Local and area residents who fear getting a $100 ticket from a red light camera have a choice to make: Avoid the Belt Highway in St. Joseph or start making adjustments to your driving.
And if you think you have nothing to fear, here’s the surprise: Even drivers who are certain they obey all traffic laws must exercise new caution on the Belt. St. Joseph police think it is likely rear-end collisions will increase at intersections where red light cameras are being placed in use.
“Any time you’re trying to modify people’s behavior, there’s going to be a time frame where they’re getting used to it,” police Sgt.
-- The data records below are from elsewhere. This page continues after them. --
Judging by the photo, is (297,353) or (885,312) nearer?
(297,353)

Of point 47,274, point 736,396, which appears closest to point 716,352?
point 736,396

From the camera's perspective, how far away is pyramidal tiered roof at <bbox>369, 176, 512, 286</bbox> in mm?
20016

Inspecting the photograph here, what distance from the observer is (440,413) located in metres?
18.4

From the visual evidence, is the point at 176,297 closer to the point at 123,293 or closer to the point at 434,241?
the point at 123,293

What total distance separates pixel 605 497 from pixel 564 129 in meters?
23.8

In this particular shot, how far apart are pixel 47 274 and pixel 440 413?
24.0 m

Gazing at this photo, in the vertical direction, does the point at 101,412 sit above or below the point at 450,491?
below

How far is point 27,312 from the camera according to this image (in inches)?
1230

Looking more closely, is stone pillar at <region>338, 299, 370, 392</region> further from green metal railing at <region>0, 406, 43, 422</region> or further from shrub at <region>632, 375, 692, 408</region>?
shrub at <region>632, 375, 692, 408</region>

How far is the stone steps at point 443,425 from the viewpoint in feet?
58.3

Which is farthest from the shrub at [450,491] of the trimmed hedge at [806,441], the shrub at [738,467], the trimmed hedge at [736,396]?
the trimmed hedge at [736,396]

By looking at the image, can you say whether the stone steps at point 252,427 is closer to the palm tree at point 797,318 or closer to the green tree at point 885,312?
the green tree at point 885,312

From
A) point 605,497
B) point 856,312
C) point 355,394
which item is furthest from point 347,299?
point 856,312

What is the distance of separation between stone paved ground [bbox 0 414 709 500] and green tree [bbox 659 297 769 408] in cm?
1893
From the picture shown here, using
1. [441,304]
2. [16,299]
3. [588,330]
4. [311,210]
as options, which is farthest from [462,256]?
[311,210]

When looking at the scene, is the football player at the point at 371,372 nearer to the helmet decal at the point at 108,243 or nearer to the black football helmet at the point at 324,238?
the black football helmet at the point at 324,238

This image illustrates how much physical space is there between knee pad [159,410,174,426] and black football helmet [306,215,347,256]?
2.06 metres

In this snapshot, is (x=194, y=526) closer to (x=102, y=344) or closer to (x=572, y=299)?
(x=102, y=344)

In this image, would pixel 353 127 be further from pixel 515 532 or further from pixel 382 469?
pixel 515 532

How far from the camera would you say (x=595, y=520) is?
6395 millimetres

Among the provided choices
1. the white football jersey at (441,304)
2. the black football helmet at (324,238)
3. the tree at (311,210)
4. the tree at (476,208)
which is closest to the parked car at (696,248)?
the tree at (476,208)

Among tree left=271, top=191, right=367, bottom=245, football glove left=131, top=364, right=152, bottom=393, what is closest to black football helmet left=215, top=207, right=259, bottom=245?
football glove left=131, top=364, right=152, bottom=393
Richard Ketchem told the News-Press. “…Even with that, I’d rather have a low-speed, rear-end collision with minimal injuries, as opposed to an angle collision in the intersection where someone’s going to get hurt.”
The debate over whether red light cameras are a good thing was mostly uneventful in St. Joseph. The few vocal objections fell by the wayside in part because the city very clearly was deliberate in pursuing this idea. Approval for cameras was given in May 2011; the first tickets will be issued Feb. 17 after a 30-day warning period ends.
So far, just two intersections have been approved for cameras — Belt Highway and Frederick Boulevard, and Belt Highway and Cook Road. Authorities say they were chosen because they are high-accident intersections where it is anticipated cameras will improve traffic safety.
We have followed closely the safeguards the police have designed into the system, including an officer reviewing the photo and video evidence in every instance a ticket is issued; the detailed information that will be provided to ticketed drivers, including photos of their car in the intersection; and the appeals process that will be provided.
We accept that these cameras, deployed in these limited instances, have the potential to add a level of needed enforcement at high-volume intersections that it is not possible to monitor 24 hours a day.
Further, we have come to accept the argument that traffic enforcement is not just difficult but often unsafe at Belt and Frederick. Enforcement through the use of red light cameras improves that situation.
The city has justified proceeding with the cameras. Continued support requires constant reevaluation of revenues they produce for the police department, their impact on accidents and their fairness to the driving public.